Work instructions:
Turn the data into a numbered list, beginning at the line that has "What is the measure" and stopping after the final line of the data. Leave out blank lines.

Dataset extract:
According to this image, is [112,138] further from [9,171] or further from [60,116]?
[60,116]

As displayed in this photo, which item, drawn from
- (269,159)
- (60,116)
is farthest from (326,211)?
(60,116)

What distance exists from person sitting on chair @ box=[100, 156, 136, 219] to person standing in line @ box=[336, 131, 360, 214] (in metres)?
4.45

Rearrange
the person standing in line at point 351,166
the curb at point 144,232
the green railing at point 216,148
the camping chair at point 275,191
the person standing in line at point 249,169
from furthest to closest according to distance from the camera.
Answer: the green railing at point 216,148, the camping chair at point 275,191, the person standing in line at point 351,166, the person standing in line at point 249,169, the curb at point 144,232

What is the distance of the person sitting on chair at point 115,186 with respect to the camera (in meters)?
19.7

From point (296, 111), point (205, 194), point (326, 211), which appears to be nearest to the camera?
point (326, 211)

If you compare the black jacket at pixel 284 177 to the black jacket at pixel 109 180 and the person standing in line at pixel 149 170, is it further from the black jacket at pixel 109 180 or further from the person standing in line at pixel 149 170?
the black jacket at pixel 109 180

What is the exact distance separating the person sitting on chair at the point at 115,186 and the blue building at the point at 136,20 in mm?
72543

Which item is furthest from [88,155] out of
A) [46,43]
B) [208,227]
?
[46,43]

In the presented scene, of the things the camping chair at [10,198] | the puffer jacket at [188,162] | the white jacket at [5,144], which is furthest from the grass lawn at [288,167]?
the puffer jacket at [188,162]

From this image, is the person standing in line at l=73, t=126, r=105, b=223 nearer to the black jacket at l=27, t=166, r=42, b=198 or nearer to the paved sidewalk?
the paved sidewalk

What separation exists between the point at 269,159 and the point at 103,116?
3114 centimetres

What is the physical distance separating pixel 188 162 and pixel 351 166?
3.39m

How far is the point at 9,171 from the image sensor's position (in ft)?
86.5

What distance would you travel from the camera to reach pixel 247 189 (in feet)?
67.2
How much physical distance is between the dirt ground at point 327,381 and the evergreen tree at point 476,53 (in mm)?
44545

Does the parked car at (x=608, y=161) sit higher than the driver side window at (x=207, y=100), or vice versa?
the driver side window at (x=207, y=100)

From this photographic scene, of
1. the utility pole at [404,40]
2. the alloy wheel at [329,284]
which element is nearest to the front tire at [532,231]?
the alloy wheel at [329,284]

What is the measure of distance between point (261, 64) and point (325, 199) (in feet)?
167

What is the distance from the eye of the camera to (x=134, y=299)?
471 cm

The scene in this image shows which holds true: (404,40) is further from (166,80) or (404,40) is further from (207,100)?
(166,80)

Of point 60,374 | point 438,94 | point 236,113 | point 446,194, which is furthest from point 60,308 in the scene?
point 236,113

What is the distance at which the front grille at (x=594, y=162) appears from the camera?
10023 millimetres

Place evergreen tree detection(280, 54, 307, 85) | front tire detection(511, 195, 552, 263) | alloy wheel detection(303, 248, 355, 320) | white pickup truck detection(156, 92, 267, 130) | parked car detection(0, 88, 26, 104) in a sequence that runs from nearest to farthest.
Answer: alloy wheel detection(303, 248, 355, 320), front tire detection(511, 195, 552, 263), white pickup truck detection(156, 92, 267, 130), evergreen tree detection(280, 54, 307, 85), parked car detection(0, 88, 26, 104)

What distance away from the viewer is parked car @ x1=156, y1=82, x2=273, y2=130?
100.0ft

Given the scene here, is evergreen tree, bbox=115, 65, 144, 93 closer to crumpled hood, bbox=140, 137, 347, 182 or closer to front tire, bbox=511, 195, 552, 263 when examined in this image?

Solution to this exercise:
1. What is the measure of distance between point (261, 64) and point (325, 199) (in feet)?
2. 167
3. What is the distance from the eye of the camera to (x=134, y=299)?
4. 471 cm
5. The scene in this image shows which holds true: (404,40) is further from (166,80) or (404,40) is further from (207,100)?
6. (166,80)
7. Of point 60,374 | point 438,94 | point 236,113 | point 446,194, which is furthest from point 60,308 in the scene?
8. point 236,113
9. What is the distance at which the front grille at (x=594, y=162) appears from the camera?
10. 10023 millimetres
11. Place evergreen tree detection(280, 54, 307, 85) | front tire detection(511, 195, 552, 263) | alloy wheel detection(303, 248, 355, 320) | white pickup truck detection(156, 92, 267, 130) | parked car detection(0, 88, 26, 104) in a sequence that runs from nearest to farthest.
12. Answer: alloy wheel detection(303, 248, 355, 320), front tire detection(511, 195, 552, 263), white pickup truck detection(156, 92, 267, 130), evergreen tree detection(280, 54, 307, 85), parked car detection(0, 88, 26, 104)
13. What distance away from the viewer is parked car @ x1=156, y1=82, x2=273, y2=130?
14. 100.0ft
15. Given the scene here, is evergreen tree, bbox=115, 65, 144, 93 closer to crumpled hood, bbox=140, 137, 347, 182 or closer to front tire, bbox=511, 195, 552, 263 when examined in this image?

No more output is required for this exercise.